**Task objective:** Only lines holding "animate" are wanted; copy each of them from the records below.

[Source texts of formatted documents]
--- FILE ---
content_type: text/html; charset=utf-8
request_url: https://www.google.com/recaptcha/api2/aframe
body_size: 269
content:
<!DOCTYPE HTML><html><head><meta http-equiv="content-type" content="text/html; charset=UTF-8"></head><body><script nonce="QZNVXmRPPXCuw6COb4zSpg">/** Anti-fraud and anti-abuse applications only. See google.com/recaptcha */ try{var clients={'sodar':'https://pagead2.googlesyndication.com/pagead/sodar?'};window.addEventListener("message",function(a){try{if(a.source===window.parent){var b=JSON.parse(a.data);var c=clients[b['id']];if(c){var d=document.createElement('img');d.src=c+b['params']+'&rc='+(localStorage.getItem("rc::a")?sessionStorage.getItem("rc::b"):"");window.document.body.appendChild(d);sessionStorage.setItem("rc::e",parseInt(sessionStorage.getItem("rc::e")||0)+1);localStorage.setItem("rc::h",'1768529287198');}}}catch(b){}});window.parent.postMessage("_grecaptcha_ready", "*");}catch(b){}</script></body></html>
...
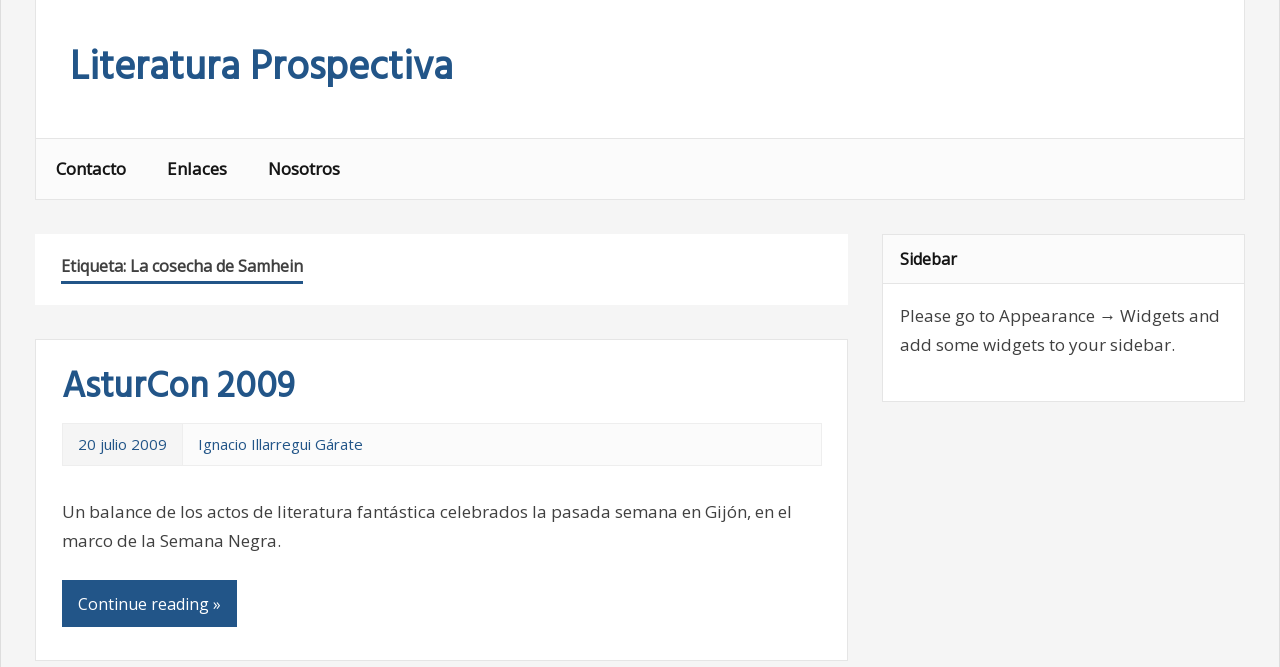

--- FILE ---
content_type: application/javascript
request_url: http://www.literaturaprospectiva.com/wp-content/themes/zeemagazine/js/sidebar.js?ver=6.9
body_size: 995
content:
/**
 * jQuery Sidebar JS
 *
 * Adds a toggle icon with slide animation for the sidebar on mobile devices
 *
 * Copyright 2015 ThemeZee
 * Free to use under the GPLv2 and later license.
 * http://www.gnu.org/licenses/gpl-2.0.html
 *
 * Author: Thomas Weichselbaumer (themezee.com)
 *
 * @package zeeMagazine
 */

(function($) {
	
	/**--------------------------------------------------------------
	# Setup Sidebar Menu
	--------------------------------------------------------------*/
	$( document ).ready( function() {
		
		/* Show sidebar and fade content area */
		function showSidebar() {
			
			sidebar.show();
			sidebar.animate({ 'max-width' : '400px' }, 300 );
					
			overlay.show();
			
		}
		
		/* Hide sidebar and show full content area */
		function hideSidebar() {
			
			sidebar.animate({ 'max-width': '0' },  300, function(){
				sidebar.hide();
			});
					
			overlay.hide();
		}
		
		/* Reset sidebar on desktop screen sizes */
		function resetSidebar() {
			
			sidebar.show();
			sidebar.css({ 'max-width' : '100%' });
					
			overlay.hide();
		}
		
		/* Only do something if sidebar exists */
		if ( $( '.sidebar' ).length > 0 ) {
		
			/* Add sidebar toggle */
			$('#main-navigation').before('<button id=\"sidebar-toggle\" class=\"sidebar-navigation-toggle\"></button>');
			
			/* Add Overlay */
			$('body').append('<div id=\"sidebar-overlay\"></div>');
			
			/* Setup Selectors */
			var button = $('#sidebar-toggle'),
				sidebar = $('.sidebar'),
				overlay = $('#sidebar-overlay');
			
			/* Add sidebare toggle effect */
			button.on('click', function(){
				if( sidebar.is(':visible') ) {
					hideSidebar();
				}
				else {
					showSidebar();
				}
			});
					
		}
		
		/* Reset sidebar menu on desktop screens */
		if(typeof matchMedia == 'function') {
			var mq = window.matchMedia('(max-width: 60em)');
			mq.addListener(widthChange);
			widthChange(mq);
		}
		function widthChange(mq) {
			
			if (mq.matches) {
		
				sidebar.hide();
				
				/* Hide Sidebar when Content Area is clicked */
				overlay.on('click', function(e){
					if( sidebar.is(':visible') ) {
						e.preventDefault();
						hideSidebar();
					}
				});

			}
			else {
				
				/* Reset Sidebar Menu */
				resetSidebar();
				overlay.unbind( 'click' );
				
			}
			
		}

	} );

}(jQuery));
==
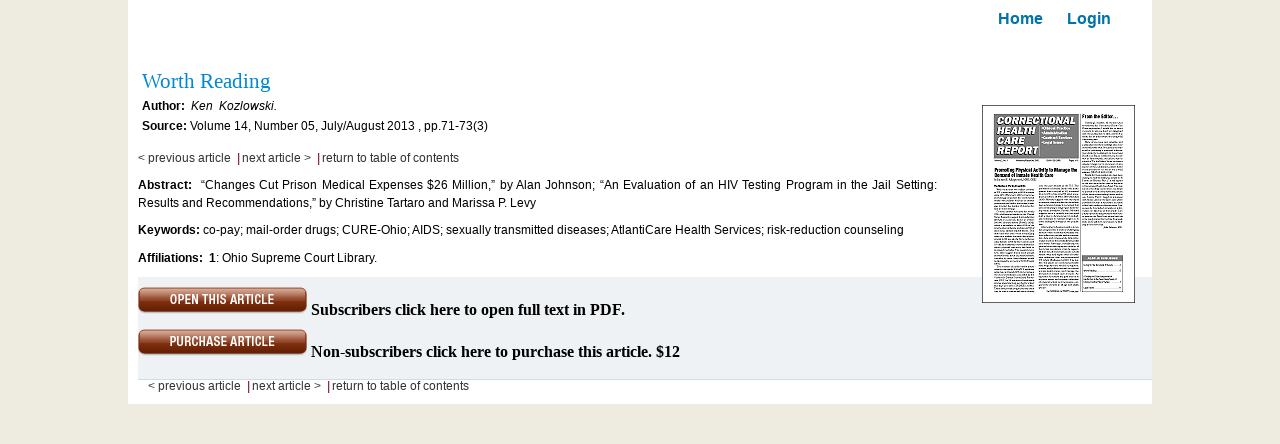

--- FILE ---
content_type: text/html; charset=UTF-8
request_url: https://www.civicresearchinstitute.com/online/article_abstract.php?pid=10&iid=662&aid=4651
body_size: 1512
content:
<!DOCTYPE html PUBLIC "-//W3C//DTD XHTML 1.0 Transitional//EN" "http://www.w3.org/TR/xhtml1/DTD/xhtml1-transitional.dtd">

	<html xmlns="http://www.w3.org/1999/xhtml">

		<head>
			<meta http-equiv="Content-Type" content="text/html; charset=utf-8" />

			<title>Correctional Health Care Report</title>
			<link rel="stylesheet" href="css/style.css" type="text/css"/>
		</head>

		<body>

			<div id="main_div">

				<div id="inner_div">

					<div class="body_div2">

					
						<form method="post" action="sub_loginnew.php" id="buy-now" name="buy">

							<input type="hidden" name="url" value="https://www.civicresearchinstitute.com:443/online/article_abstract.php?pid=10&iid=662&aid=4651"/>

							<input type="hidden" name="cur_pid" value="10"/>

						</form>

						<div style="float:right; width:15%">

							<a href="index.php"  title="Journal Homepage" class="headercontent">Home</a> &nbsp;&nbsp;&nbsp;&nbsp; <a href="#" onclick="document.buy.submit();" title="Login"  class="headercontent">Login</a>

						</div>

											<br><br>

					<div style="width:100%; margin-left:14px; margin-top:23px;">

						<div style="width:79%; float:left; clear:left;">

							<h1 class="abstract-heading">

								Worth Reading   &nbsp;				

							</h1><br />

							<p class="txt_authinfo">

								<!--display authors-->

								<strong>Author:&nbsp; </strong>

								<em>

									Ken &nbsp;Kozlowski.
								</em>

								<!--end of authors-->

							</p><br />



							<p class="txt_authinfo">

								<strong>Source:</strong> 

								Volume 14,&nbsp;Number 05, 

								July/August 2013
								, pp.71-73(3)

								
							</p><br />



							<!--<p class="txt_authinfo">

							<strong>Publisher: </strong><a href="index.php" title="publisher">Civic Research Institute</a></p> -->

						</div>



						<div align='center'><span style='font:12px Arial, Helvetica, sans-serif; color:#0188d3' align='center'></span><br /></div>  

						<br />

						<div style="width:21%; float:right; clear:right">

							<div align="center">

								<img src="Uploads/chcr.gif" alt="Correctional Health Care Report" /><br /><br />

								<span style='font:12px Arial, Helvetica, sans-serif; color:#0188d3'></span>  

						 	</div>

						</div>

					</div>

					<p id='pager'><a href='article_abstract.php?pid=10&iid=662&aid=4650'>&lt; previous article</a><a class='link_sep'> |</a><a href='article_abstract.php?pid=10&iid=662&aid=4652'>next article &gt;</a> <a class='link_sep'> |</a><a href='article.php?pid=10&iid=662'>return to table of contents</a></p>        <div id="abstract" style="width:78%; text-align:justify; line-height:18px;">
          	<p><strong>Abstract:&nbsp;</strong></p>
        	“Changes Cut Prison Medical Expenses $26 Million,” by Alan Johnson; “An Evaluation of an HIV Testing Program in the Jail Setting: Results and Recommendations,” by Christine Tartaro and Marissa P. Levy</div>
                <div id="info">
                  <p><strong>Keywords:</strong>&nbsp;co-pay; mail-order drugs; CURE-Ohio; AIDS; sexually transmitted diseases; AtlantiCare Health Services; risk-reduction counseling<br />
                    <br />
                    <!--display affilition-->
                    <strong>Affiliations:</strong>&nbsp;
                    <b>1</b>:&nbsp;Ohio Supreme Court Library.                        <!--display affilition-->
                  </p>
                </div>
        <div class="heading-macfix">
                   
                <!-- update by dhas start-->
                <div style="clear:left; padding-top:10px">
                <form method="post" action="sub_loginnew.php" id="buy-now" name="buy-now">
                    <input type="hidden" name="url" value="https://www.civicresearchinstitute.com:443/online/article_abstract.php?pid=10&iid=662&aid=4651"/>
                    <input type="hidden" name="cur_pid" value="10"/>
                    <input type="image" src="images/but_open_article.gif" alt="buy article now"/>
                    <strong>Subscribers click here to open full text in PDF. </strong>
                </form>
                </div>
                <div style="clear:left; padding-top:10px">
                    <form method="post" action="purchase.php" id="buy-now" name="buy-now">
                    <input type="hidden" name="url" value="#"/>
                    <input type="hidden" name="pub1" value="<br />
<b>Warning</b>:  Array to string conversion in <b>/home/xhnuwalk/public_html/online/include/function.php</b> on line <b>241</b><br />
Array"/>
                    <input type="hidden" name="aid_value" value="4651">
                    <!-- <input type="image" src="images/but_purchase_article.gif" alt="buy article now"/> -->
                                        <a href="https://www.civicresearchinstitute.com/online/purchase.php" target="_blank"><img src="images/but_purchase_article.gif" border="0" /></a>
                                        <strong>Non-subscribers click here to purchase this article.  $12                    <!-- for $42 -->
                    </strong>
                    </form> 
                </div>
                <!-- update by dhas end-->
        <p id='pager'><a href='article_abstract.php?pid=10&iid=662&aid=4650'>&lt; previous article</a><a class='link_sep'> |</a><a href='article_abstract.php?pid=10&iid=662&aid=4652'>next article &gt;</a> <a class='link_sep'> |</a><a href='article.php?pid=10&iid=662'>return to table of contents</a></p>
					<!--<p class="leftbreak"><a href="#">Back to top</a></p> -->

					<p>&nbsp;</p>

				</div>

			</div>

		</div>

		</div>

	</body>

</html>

**Exercise response:**
			sidebar.animate({ 'max-width' : '400px' }, 300 );
			sidebar.animate({ 'max-width': '0' },  300, function(){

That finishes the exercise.